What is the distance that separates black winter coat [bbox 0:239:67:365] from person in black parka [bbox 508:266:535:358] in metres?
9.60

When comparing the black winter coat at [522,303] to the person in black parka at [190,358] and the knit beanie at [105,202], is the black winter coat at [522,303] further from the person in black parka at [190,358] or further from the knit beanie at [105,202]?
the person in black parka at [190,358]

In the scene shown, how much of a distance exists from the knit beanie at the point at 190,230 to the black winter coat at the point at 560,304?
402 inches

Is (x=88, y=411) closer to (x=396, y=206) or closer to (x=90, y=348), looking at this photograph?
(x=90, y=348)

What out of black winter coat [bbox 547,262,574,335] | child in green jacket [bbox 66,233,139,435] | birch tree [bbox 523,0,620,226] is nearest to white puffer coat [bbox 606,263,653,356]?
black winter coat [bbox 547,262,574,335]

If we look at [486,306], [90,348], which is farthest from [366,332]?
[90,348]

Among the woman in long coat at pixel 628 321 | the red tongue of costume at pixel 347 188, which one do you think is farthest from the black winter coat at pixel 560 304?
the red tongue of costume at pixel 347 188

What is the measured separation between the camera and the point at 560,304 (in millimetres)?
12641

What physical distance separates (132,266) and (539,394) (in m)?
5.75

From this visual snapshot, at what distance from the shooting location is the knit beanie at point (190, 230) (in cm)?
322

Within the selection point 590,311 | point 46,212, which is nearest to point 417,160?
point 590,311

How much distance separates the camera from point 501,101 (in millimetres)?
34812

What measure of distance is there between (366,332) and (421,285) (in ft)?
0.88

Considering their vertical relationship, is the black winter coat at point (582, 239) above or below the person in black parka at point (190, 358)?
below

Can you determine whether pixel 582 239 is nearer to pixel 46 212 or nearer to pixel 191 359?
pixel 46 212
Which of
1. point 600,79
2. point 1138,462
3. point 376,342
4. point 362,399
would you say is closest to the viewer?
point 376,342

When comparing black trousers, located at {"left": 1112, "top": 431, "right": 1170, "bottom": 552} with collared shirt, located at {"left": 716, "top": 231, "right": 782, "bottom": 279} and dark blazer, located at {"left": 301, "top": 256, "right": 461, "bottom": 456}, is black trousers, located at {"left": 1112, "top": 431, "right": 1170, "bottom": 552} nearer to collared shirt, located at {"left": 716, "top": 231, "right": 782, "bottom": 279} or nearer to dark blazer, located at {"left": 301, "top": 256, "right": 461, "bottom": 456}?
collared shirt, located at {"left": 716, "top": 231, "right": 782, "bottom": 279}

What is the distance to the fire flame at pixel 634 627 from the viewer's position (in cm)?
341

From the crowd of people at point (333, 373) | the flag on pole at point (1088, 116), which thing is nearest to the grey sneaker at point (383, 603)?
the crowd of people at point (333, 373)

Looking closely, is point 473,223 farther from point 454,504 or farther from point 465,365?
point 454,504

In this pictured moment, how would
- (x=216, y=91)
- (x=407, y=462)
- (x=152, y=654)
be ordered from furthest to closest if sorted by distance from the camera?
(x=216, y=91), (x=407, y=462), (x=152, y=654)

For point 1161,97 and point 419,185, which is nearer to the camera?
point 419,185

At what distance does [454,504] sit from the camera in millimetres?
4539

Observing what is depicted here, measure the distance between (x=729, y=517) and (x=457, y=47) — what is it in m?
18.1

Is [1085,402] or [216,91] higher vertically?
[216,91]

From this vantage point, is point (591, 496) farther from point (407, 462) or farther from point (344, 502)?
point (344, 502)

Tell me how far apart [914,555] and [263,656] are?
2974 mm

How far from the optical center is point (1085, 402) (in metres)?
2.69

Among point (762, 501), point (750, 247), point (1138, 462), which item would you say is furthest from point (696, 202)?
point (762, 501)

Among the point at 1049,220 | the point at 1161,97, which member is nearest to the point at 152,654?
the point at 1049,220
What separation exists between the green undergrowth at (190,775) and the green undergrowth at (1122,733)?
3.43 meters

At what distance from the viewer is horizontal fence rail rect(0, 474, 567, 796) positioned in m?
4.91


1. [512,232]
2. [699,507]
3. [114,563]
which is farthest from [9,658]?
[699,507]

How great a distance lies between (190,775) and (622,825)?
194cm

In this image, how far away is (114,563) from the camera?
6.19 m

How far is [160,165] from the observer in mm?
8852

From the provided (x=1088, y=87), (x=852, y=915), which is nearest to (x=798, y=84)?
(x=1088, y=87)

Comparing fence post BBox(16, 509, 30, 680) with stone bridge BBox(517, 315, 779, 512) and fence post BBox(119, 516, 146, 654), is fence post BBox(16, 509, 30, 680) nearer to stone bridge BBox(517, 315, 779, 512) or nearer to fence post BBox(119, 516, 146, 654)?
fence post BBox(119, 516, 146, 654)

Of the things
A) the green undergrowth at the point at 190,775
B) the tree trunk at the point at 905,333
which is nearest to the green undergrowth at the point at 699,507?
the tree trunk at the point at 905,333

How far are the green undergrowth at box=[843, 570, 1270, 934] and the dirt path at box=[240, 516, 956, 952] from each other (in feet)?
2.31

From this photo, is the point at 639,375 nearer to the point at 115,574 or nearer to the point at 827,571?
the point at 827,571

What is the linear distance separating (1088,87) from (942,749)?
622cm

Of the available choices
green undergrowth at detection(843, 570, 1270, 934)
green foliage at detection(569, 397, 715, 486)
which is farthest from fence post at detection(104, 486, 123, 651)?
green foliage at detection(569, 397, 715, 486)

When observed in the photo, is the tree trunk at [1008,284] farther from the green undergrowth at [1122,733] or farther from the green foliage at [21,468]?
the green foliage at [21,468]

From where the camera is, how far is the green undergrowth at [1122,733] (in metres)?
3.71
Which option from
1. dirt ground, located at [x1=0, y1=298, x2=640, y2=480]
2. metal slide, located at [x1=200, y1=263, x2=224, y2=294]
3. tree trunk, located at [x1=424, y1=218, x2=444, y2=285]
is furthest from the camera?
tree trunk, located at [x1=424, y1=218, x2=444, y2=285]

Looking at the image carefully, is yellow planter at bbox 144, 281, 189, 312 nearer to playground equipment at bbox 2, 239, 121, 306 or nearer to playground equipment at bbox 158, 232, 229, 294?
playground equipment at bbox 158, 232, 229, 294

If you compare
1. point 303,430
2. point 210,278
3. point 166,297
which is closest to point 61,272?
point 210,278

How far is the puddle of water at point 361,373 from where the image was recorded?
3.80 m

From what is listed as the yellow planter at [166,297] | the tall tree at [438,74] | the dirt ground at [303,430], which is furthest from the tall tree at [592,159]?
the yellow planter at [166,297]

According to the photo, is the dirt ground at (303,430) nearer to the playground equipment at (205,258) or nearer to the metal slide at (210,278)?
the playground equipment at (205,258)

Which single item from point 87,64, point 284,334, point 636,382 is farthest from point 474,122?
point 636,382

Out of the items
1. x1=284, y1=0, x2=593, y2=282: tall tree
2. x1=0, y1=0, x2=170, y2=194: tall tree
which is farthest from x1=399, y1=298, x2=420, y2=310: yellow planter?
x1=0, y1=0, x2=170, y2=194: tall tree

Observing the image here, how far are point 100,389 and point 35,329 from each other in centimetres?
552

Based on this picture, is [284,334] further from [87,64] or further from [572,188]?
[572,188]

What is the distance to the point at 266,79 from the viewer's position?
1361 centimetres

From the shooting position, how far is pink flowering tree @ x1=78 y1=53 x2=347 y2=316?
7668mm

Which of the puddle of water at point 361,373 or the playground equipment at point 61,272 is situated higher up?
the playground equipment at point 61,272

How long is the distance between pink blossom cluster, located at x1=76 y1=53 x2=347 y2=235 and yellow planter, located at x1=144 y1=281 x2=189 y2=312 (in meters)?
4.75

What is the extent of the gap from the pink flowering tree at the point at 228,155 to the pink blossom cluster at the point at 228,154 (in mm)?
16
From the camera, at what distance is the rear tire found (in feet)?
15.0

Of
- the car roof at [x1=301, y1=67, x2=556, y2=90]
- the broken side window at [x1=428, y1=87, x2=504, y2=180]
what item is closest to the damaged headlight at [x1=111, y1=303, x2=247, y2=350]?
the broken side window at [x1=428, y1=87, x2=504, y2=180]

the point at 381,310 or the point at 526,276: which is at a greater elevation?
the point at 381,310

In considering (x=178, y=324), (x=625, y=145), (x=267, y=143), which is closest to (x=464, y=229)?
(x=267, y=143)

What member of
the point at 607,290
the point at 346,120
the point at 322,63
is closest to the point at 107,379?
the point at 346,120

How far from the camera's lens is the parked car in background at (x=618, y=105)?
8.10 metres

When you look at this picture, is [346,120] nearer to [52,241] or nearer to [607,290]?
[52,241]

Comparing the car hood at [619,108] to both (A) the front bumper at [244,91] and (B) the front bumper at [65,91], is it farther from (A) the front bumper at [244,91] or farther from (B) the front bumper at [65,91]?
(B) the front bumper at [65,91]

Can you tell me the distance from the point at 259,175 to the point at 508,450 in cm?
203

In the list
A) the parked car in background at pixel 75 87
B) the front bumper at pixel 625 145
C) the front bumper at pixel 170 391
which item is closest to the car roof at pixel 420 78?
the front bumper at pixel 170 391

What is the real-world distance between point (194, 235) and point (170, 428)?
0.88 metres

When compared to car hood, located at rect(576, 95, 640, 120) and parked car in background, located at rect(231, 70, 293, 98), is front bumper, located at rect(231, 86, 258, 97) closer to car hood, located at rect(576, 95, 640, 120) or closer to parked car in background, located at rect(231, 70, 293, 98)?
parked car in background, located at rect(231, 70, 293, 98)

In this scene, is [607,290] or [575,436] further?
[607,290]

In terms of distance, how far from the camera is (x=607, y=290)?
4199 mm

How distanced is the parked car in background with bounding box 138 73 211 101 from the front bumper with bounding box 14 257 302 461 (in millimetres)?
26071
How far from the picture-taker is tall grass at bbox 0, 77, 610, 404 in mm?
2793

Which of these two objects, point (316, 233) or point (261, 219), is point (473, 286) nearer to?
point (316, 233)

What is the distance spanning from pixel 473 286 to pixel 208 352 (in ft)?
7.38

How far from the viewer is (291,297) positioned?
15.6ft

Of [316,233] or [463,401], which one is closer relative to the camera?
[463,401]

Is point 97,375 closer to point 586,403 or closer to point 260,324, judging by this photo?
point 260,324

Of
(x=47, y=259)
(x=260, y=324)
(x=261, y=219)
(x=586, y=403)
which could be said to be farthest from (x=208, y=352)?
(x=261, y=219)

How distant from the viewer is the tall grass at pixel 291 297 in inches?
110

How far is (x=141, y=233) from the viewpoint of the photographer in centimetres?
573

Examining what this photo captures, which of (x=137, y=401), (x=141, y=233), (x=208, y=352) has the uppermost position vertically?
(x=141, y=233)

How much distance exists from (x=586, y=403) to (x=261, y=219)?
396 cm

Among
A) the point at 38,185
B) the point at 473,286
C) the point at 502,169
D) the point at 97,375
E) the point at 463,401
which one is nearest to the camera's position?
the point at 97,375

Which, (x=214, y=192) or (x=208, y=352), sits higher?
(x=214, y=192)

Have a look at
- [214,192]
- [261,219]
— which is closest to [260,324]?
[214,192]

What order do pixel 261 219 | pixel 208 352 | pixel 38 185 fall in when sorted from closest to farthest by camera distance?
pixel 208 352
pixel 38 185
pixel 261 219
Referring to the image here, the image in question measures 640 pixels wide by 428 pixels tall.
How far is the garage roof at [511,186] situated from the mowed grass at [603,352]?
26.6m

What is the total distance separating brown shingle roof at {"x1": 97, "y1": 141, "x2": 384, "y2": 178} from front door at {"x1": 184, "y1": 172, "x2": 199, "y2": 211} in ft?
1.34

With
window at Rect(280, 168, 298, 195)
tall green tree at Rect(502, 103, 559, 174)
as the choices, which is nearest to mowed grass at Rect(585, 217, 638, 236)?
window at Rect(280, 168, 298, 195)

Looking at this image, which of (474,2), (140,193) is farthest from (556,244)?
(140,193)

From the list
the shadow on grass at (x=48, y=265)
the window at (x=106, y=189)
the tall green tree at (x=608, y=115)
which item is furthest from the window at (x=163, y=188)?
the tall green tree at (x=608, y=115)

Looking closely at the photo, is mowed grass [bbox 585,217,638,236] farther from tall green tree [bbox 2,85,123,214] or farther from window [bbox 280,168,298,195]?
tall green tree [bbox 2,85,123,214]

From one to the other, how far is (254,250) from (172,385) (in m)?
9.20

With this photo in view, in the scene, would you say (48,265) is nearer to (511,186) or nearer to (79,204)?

_ _ _ _ _ _ _

> _To be done_
From the line containing "What is the total" down to the last line, reproduce the records exactly. Include both ends.

> _Response to the exercise_
What is the total distance separating brown shingle roof at {"x1": 97, "y1": 141, "x2": 384, "y2": 178} from front door at {"x1": 184, "y1": 172, "x2": 199, "y2": 211} in ft?
1.34

With
window at Rect(280, 168, 298, 195)
tall green tree at Rect(502, 103, 559, 174)
as the choices, which is nearest to mowed grass at Rect(585, 217, 638, 236)?
window at Rect(280, 168, 298, 195)

Looking at this image, which of (474,2), (140,193) is farthest from (556,244)?
(140,193)

From the list
the shadow on grass at (x=48, y=265)
the window at (x=106, y=189)
the tall green tree at (x=608, y=115)
which item is furthest from the window at (x=163, y=188)?
the tall green tree at (x=608, y=115)

Looking closely at the photo, is mowed grass [bbox 585,217,638,236] farther from tall green tree [bbox 2,85,123,214] or farther from window [bbox 280,168,298,195]?
tall green tree [bbox 2,85,123,214]

From one to the other, how far is (254,250) from (172,385) (in m)?
9.20

With this photo in view, in the scene, would you say (48,265) is nearer to (511,186) or nearer to (79,204)?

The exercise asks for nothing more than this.